Qu'est-ce qu'un écrivain? En ayant une vision empirique de la chose, on pourrait répondre : c'est un alchimiste, mélangeant divers ingrédients dans des dosages très précis dans l'espoir d'obtenir une mixture équilibrée et conforme au résultat attendu. En termes plus actuels, l'écrivain est le barman de l'écrit, là où le journaliste moyen passe plutôt pour un producteur d'alcool en masse – fidèle à des standards de qualité, mais sans surprise. Effectivement, l'obtention d'un bon roman peut passer par une recette plus ou moins bien définie : parfois précise à l'excès (dans le cas par exemple des polars, qui suivent généralement un schéma quasiment mathématique), souvent vague, quand l'auteur connaît à l'avance le goût qu'il veut donner à son breuvage mais que les quantités de chaque élément du cocktail lui échappent.
Je serais extrêmement surpris si Delphine de Vigan avouait avoir une telle vision de l'écriture (« désolée, mais je n'écris pas au shaker »), toutefois cela n'empêche pas son dernier roman, Les heures souterraines, de s'y soumettre. Deux ans plus tôt, trop d'ingrédients parasites entachaient la bonne tenue de No et Moi (malgré son glorieux prix des Libraires 2008) au risque de transmettre un détestable arrière-goût au lecteur, et je peux dire sans crainte que je n'attendais pas grand chose de son successeur. Or il est excellent. C'est un mélange à la robe riche et sombre, un ensemble de sentiments allant de la mélancolie, de la tristesse à la douleur psychologique, une combinaison réussie de silence(s) et de pensées solitaires diluées dans un Paris hostile et impersonnel; le tout marque son objectif, il arrache quelque chose au lecteur (réussissant donc là ou No et Moi avait échoué).
Le cocktail ne manque pas de violence : mais il est indéniablement réussi.
De Vigan est une adepte de la focalisation interne et son style, net et fluide, s'y prête bien; débarrassé des grosses invraisemblances (dues certainement à la difficulté pour un auteur de plus de 40 ans à camper un groupe d'adolescents de façon crédible) de son précédent ouvrage, il gagne une puissance assez inattendue. L'enchaînement des petites phrases anodines finit par créer inéluctablement une montagne solide et menaçante, un large puzzle face auquel on ne peut pas ne rien ressentir.

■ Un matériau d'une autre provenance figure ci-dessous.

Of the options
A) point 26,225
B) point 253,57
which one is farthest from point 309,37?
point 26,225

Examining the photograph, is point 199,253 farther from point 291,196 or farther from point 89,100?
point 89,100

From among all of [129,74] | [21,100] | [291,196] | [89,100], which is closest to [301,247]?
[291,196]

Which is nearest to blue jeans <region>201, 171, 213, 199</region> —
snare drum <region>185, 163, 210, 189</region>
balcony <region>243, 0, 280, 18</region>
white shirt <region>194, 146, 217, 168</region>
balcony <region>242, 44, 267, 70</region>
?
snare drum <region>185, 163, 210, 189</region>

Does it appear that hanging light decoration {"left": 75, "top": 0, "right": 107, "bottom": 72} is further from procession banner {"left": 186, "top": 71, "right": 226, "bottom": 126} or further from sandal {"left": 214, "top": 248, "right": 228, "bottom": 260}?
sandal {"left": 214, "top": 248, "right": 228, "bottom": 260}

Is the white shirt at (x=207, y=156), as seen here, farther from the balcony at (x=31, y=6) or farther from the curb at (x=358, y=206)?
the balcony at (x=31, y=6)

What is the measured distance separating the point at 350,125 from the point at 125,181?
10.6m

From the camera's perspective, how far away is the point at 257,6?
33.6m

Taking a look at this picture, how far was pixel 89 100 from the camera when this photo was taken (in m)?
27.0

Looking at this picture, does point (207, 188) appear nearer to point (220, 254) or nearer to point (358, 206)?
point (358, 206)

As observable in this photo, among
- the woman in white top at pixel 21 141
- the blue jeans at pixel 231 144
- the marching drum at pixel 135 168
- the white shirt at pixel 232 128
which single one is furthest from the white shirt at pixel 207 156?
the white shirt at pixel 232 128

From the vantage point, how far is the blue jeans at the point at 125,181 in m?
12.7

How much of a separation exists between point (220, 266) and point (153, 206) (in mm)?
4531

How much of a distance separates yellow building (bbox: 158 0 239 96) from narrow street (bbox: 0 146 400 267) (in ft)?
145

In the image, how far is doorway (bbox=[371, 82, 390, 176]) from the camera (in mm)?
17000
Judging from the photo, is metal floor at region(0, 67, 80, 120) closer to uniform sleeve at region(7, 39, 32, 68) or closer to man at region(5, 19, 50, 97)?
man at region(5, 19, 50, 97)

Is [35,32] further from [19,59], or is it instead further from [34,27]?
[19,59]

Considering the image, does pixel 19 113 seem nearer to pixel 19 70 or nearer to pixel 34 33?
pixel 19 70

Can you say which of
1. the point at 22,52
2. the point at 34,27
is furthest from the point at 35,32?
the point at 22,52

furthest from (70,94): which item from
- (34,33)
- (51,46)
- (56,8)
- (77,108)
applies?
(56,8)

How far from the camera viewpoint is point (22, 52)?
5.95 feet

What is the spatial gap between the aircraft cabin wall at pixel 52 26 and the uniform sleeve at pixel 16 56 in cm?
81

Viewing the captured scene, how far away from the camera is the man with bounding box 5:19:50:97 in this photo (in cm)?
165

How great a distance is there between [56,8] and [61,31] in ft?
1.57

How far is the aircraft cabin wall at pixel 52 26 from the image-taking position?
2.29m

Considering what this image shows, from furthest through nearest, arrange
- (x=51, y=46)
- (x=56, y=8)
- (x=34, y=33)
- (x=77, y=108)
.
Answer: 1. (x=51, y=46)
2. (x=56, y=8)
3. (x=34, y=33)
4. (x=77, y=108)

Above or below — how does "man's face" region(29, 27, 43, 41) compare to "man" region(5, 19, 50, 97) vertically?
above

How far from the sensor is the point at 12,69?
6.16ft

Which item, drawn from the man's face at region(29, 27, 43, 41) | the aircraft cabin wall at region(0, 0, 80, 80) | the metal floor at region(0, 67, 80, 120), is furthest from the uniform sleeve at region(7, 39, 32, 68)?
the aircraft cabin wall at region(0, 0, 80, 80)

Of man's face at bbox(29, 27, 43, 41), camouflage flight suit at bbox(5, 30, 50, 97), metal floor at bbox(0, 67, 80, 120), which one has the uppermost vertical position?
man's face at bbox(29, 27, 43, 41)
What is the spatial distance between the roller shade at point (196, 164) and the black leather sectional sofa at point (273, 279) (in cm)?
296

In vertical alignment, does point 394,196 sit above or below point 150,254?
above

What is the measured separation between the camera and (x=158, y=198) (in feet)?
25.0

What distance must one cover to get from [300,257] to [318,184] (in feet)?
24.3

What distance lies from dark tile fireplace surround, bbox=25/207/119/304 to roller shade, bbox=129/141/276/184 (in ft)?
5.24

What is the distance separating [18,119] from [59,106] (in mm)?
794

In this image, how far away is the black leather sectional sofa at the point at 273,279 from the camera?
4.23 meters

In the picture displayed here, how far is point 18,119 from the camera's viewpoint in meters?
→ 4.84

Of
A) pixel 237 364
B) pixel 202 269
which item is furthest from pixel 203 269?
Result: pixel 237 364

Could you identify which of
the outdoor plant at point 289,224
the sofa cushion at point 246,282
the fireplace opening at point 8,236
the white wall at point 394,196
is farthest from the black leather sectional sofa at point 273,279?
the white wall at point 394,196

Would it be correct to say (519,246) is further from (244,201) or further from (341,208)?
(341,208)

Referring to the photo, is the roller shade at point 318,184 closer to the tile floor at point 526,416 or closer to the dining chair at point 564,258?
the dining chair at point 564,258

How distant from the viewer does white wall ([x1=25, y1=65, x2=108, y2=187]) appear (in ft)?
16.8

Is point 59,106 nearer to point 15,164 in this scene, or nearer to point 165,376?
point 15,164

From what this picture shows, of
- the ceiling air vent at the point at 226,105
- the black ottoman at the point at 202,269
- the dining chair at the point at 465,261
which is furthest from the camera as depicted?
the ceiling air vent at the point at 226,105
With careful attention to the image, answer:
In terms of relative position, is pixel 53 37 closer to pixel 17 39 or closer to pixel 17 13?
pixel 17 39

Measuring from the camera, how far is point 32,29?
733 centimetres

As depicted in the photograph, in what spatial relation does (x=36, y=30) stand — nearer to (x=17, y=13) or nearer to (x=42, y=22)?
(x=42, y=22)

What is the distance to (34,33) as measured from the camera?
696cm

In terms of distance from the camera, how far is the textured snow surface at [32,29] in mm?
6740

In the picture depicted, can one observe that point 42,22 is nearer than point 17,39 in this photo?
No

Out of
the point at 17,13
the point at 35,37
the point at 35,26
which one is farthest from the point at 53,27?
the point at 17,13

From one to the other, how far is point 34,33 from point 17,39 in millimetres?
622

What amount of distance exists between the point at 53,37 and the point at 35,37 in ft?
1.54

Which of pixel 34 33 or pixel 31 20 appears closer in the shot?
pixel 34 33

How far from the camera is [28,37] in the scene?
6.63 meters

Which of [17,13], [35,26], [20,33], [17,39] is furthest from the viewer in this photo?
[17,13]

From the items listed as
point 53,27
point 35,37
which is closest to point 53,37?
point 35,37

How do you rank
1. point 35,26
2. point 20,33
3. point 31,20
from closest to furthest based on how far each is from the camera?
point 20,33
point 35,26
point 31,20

De plus, en utilisant de façon relativement égale deux personnages aux situations différentes mais aux points communs certains, la narration facilite l'identification du lecteur, et mieux : elle se permet le luxe de surprendre. Mathilde et Thibault ne se rencontreront jamais véritablement, pourtant l'un et l'autre sont des composantes essentielles du roman; l'écrivaine parvient à les lier malgré leurs différences fondamentales, et même si elle est loin d'être la première à l'avoir fait, ses quelques originalités scénaristiques (que je ne peux pas dévoiler sans méchamment spoiler) compensent aisément la banalité relative du sujet (hostilité du monde moderne, constat de la quarantaine, rupture amoureuse, etc).
L'impression finale que donne Les heures souterraines est splendide; malgré ses quelques défauts (mineurs) il dégage une beauté marquante, il touche, et surtout, pousse le lecteur à vouloir lui-même y croire. Impressionnant.